3D MAPPING OF SHEAR ZONES AND MELT FLOW NETWORKS IN THE FOSDICK MOUNTAINS GNEISS DOME OF WEST ANTARCTICA, USING SATELLITE IMAGERY UPON A HIGH RESOLUTION DEM

The Fosdick Mountains gneiss dome, an exposure of middle to deep crust exhumed during development of the West Antarctic rift system, contains four generations of Cretaceous anatectic granite that are distinguishable on the basis of U Pb zircon age, Hf and O isotopes in zircon, and field relationships. Near-vertical exposures of the north margin of the recently deglaciated range show continuous and discontinuous granite networks that are vestiges of pathways of former melt (e.g.

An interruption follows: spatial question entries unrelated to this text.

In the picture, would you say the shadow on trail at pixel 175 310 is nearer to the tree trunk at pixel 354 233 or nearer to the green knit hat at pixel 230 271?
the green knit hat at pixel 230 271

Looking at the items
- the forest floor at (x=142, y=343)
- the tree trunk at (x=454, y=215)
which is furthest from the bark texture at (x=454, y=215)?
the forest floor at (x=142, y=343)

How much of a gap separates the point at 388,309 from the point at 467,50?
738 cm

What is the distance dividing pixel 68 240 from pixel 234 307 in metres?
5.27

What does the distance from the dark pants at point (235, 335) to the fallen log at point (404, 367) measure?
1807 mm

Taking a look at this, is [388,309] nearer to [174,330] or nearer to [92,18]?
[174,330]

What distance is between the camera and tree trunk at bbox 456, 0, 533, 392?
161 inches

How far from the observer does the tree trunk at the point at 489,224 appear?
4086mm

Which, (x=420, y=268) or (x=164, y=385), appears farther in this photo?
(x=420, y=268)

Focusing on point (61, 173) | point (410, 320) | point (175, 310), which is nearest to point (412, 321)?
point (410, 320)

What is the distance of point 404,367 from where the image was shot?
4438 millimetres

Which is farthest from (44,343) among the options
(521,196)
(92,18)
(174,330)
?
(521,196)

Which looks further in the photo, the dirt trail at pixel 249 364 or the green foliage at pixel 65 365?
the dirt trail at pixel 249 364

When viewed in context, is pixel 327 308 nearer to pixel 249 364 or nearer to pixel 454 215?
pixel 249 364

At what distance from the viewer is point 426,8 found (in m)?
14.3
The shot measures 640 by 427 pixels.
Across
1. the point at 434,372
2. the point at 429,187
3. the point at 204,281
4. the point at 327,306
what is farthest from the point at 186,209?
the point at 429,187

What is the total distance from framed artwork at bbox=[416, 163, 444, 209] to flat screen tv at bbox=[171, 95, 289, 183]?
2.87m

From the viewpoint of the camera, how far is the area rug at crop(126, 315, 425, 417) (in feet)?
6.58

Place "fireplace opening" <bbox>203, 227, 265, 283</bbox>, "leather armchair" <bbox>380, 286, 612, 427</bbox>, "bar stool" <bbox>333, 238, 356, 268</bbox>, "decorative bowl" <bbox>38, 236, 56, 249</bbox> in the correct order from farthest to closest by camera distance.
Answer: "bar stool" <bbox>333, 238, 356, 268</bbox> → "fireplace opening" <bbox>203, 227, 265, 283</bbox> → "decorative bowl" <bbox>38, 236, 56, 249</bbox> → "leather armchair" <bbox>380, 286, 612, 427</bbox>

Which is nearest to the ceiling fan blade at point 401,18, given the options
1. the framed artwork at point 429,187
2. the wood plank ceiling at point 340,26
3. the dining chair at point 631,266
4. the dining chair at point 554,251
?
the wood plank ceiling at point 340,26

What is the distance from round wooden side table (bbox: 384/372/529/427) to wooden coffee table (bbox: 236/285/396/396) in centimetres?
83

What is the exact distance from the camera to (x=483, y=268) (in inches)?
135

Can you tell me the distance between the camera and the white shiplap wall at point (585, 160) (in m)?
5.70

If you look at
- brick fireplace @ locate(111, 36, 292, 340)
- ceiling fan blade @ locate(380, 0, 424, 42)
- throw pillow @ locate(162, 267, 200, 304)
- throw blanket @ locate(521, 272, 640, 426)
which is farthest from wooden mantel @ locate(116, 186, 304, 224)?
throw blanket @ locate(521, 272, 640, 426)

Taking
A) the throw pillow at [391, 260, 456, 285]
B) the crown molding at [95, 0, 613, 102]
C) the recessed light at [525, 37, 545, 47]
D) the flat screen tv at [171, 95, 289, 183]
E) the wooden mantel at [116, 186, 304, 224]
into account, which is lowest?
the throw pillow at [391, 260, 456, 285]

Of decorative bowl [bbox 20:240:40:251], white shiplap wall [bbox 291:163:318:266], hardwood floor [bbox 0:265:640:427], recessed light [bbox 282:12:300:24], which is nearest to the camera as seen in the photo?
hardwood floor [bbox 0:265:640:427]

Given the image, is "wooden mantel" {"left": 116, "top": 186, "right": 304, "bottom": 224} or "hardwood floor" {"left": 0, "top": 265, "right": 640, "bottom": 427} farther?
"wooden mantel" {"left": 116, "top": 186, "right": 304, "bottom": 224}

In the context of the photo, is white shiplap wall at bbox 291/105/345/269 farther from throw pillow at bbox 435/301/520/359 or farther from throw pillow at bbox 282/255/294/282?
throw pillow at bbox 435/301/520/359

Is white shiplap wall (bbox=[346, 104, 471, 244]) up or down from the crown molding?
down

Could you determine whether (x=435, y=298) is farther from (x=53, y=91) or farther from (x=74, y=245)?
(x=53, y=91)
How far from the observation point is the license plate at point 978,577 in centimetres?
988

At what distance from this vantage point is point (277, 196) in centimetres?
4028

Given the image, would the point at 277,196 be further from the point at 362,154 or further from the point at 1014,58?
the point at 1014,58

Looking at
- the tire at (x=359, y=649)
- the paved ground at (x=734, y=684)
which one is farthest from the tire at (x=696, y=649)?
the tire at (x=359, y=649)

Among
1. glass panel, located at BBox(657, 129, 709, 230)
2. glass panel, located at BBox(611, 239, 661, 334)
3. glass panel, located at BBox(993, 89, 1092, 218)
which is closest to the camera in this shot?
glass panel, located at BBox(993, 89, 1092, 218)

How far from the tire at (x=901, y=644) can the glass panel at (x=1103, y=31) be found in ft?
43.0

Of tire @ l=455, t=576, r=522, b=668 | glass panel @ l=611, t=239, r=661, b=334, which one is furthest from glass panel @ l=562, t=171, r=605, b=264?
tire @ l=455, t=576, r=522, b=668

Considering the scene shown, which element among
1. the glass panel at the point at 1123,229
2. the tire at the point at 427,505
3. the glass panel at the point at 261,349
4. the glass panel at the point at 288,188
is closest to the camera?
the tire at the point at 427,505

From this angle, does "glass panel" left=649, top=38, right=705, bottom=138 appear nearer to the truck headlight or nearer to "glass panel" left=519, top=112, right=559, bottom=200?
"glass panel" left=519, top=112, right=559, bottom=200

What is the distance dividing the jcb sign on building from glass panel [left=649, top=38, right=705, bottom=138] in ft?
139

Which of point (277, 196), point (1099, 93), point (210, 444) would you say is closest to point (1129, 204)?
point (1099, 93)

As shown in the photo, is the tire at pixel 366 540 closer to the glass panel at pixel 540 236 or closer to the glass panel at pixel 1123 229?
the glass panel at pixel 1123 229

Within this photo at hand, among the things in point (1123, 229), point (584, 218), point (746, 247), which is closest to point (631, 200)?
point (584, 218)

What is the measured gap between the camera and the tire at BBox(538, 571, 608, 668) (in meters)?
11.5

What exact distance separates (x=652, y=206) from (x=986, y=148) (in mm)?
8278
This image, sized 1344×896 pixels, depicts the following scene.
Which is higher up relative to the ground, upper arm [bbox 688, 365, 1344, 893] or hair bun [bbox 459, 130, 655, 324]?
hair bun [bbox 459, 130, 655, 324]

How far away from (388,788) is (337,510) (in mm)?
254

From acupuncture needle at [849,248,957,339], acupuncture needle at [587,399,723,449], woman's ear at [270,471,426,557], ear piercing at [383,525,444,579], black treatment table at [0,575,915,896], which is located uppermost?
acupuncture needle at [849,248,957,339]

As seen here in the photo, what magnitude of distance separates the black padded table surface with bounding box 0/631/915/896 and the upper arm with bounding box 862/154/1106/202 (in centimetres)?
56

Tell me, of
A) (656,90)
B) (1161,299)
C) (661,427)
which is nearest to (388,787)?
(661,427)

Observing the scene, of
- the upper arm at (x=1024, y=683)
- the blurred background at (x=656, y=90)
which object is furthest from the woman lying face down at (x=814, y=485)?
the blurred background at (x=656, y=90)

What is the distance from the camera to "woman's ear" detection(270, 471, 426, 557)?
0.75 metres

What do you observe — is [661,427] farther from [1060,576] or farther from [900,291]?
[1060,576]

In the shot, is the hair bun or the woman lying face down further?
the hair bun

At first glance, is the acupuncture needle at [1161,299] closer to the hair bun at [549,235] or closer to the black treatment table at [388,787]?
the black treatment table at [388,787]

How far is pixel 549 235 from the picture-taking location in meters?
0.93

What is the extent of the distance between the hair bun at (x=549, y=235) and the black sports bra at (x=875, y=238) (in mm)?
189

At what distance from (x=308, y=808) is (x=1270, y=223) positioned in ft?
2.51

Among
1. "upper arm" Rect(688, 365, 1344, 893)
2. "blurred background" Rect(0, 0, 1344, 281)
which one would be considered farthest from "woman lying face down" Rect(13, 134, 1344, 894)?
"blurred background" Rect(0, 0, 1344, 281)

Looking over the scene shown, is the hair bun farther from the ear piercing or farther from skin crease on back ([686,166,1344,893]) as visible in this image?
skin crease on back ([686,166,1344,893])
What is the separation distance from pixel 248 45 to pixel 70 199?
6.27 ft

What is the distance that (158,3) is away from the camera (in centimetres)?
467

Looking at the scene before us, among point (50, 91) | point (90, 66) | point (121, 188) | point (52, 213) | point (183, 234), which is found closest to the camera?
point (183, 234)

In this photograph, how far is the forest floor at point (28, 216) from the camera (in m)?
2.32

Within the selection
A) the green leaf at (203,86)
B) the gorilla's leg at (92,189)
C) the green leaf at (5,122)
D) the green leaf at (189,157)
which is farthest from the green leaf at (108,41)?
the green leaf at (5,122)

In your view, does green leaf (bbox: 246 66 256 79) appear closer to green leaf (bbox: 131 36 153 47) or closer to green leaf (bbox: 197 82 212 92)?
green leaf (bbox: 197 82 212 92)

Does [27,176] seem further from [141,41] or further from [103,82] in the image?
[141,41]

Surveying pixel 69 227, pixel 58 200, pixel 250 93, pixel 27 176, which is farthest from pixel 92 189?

McFadden et al. 2010, doi:10.1029/2009TC002492) that contributed to the flow of crust within the back arc region of the Cretaceous Phoenix-Gondwana plate boundary. To advance our understanding of flow trajectories and the lateral continuity of structures that promoted or inhibited melt movement as a mechanism of crustal flow, we use DigitalGlobe WV-2 satellite imagery draped upon a digital elevation model computed from a stereographic pair of high resolution panchromatic images (sequential scenes acquired 45 s apart). DEMs were computed using ERDAS Imagine™ LPS eATE, refined by MATLAB-based interpolation scripts to remove artifacts in the terrain model according to procedures developed by the Polar Geospatial Center at U. Minnesota. Global Mapper™ was used to render in 3D the imagery draped upon the DEMs. The 0.5 m resolution Worldview scenes provide access to upper cliff elevations and rock exposures that could not be reached due to glacier hazards or remote location. Rock unit identification relies upon ground truth established from previous work in 2005-2011 or prior, augmented by spectral analysis of the 8-band imagery using ESRI ArcGIS™ 10.1. A primary aim of the ongoing research is the creation of a 3D geological map that offers the means to examine the geometrical and geospatial relationships between high strain zones, nappe-scale folds, and sequential granite phases produced from differing sources, in order to understand patterns of crustal scale flow induced by a change in plate boundary conditions along the Cretaceous active margin of Gondwana. The 3D perspective views reveal structural and geological features that are not apparent from ground observation, DEM nor satellite imagery alone. The methods that we employ are broadly applicable for 3D bedrock mapping in other remote or inaccessible localities that lack vegetation cover.